K.H.
Everyting's going to be OK. Truly, it will. There is nothing physically or mentally wrong with your 12 yr old. Not sure if you're a reader, but ther are literally tons of books on this very subject. Try and find one that fits close with your situation. Counciling is always good. For you and/or your boy. It sounds like you both could benefit from talking with someone. It's tough trying to teach coping skills, but I've learned to keep an open line of communication with my oldest boy. Talk to him. Tell him what he's doing wrong and see if he can find his own solution. He'll probably do the usual huff & puff oh that's stupid routine, but stick to your guns. I've found that I needed to celebrate all the little things my guy does do. I have to make sure he knows he's appreciated when he does do something right. Sometimes I forget to do this.
Are there any consequences to his actions? Is he held responsible for them? This can be so hard to do especially when they think they know everything and they tend to have selective hearing, if you know what I mean. 12 yr olds can be mean, but I don't think they know how to express themselves properly.
Have you tried contacting the school guidance councilor? Sometimes they can help too. My oldest son had visits with his twice a week until his grades came up. Sometimes it takes someone else to get them so see their strengths and open them up to becoming an adult.
You're not alone in this, trust me. It's so frustrating, but know that you are a good parent. You and your husband know him best. Find out what he's so angry about and see if you can find a solution together. He needs you both now. Try and see past the fresh mouth and dig deeper. It sounds like you've got a lot going on there with his biological mother, being a step parent, and also having the new bundle of joy. Are you taking time for yourself to recharge? I know, I'm laughing at myself for saying that because I can't seem to find the time myself.
A lot of times it boils down to the kids not knowing how to cope with certain feelings and emotions. Perhaps this is part of his anger. We weren't taught how to deal with our emotions, so we all find our own ways of coping. Have patience, be understanding, but make sure he knows where his boundaries begin and where they end.
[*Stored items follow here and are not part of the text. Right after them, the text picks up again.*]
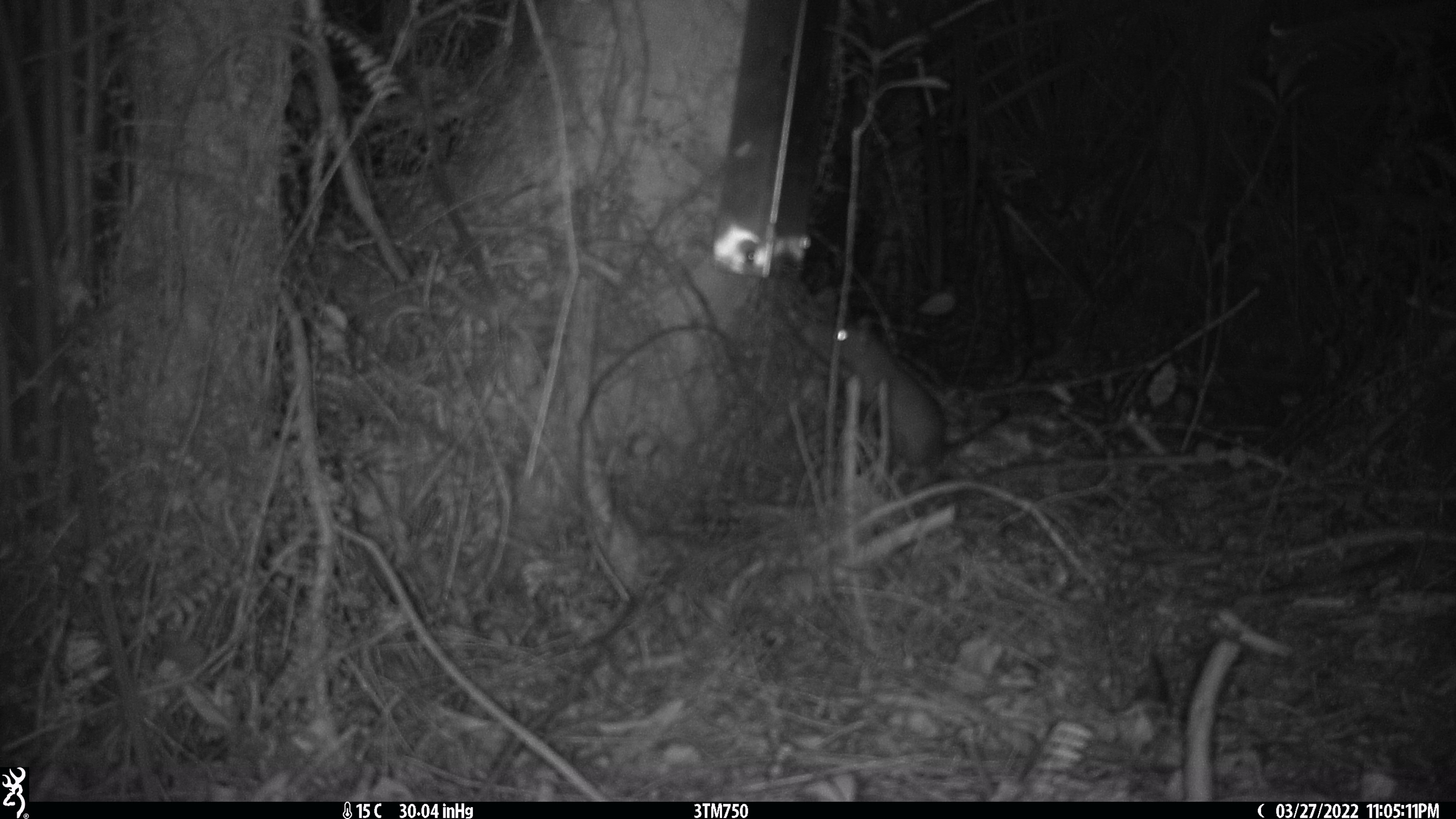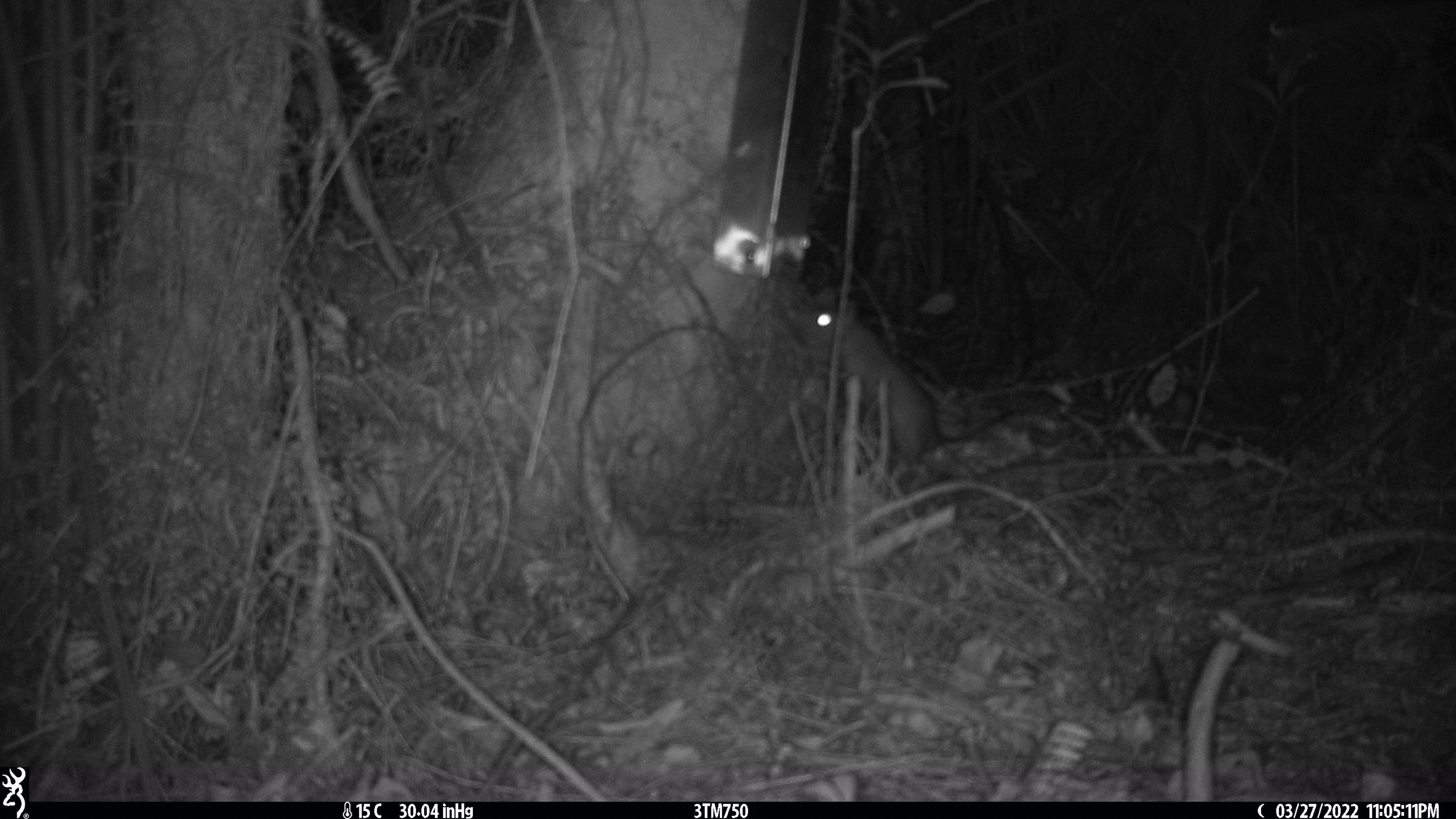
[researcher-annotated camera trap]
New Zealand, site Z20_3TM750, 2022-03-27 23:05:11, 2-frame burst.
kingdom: Animalia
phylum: Chordata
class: Mammalia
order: Rodentia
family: Muridae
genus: Rattus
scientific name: Rattus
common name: rat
Rat (Rattus).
Make sure he knows what the consequences are when he crosses them, and make sure you follow through with every, single thing you say. If you don't, they'll be empty threats that he'll catch onto and call you on it. I figured that one out the hard way...
Very cunning these young people, yet they're so filled with love. Sometimes you have to dig real deep to find the love, but it's there. Keep in mind that we parents become more and more stupid as they begin to mature. It isn't until they're oh say in their mid to late 20's that they finally realize how much we actually know. It's pretty comical.
This is what I've found with my kids. I hope it helps!